Early detection of heart attacks and atrial fibrillations
[Expected start: May 2018]
This project aims to apply the tools developed in the theoretical part to predict CTs from normal heart rhythm to atrial fibrillation (AF). AF affects about 2% to 3% of the population, and this percentage increases with age (Kirchhof 2009). The switch to AF typically happens without warning. In some cases it may switch back to normal rhythm on its own, or it may require treatment by drugs or by electrical shocks, also known as cardioversion (Fuster 2006). Ideally, there would be a simple monitoring device, such as a watch or a basic ECG that would record signals and provide advance warning of a CT to AF. A patient would then be able to take specific medication to prevent this transition.
This project will consider two forms of CTs at different time scales: 1) a slow time-varying evolution of the disease, which can take years (development of an arrhythmic remodelling) and 2) a relatively fast time-scale where hearts transition between normal rhythm and AF.
Regarding point 1), AF affects mostly older populations and tends to degrade with age (Stewart 2001). In this case, healthy patients can start developing the disease by changes in the electric activity and structure in the heart years before seeing any symptoms (Schotten 2011). Detecting the disease early could provide a chance for patients to change their life style and habits (Kirchhof 2013). Healthy patients are unlikely to get AF. Hence, the system can be seen with a single (normal) rhythm. With age, AF can appear from changes in the system dynamics, which eventually will lead to the establishment of two possible trajectories (healthy and AF). The CT here is the change in dynamical parameters that will lead to establishment of the disease. Eventually, the disease progresses from paroxysmal to persistent AF. The project will try to capture which information can pinpoint the changes in dynamics.

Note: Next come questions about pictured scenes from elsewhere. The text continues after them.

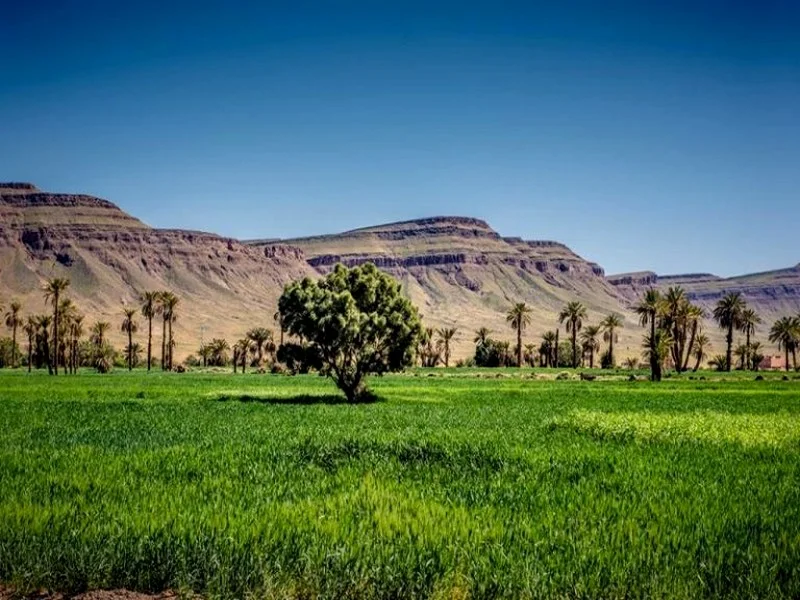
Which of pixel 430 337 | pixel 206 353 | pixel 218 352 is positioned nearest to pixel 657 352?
pixel 430 337

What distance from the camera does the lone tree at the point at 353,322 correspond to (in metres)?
47.6

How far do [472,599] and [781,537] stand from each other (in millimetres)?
5886

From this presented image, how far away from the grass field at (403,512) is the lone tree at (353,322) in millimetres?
20371

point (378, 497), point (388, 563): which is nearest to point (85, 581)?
point (388, 563)

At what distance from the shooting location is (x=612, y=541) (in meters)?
11.3

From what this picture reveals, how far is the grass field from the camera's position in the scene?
9961 mm

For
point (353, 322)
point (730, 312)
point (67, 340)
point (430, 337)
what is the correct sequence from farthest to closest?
point (67, 340) → point (730, 312) → point (430, 337) → point (353, 322)

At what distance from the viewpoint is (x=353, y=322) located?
47.6 metres

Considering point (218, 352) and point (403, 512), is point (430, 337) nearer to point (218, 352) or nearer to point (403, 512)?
point (218, 352)

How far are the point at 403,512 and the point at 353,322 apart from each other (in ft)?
114

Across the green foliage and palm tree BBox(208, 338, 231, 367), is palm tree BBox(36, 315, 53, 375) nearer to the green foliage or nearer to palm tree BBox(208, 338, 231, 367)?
the green foliage

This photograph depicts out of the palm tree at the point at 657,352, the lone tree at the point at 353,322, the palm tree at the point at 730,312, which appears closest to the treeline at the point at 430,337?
the palm tree at the point at 730,312

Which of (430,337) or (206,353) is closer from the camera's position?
(430,337)

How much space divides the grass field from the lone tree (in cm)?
2037
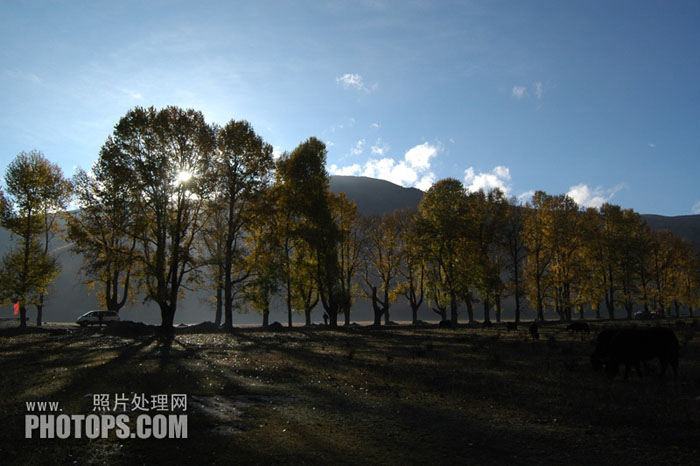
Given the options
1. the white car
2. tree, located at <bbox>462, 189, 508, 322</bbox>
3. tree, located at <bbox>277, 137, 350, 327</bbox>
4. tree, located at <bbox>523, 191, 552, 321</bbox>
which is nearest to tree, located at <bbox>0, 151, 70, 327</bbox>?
the white car

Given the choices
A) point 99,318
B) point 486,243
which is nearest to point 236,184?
point 99,318

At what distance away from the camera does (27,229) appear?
4475 cm

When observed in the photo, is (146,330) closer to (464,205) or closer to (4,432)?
(4,432)

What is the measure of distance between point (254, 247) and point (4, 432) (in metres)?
36.9

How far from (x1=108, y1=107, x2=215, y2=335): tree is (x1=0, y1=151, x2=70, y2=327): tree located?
17.0 metres

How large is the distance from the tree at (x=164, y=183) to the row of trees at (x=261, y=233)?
4.3 inches

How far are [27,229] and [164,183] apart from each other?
68.5 feet

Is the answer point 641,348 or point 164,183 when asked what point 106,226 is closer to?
point 164,183

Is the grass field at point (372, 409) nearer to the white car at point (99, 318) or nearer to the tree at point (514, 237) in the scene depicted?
the white car at point (99, 318)

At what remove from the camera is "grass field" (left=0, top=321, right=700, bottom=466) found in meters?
7.90

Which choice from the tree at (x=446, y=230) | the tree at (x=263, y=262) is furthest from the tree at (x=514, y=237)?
the tree at (x=263, y=262)

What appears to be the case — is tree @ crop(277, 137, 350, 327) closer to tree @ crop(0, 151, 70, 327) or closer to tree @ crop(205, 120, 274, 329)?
tree @ crop(205, 120, 274, 329)

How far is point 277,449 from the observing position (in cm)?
807

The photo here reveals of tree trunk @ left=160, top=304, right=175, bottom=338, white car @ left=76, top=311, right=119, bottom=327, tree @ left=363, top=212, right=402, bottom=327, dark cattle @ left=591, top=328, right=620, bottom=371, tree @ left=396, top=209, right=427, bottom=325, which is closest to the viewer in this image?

Regarding point 2), a totally different type of CT occurs when the disease is already established and the heart can switch between two stable trajectories: normal rhythm and AF. This occurs in a much faster time-scale and the CT that we try to predict is the switch between normal rhythm and AF. With enough warning time, patients could take medicines that could prevent the switch to AF. These ideas will also be explored with respect to heart attacks.
The datasets at the basis of this study are provided by Dr. Dominik Linz, clinician-scientist and lecturer at The University of Adelaide (Australia), furthermore interested in investigating the potential relation between sleep disordered breathing and heart arrhythmia.
We aim to build models from time-series data, such as ECG. For part 1) above, we will use data from regular patient visits to build dynamic models. We would then compare, not the data, but the models to see how they are changing over time, and how those changes are related from the changes of healthy to paroxysmal AF and then eventually to persistent AF. For point 2) above, of particular use are data that capture the transitions from normal rhythm to AF and back to normal. Finally, we aim to determine the best signals to capture CTs and to develop new personalised and proactive therapies to avoid developing or switching to AF. For both parts 1) and 2), we will calculate differences in dynamic models instead of just differences in expression of the data.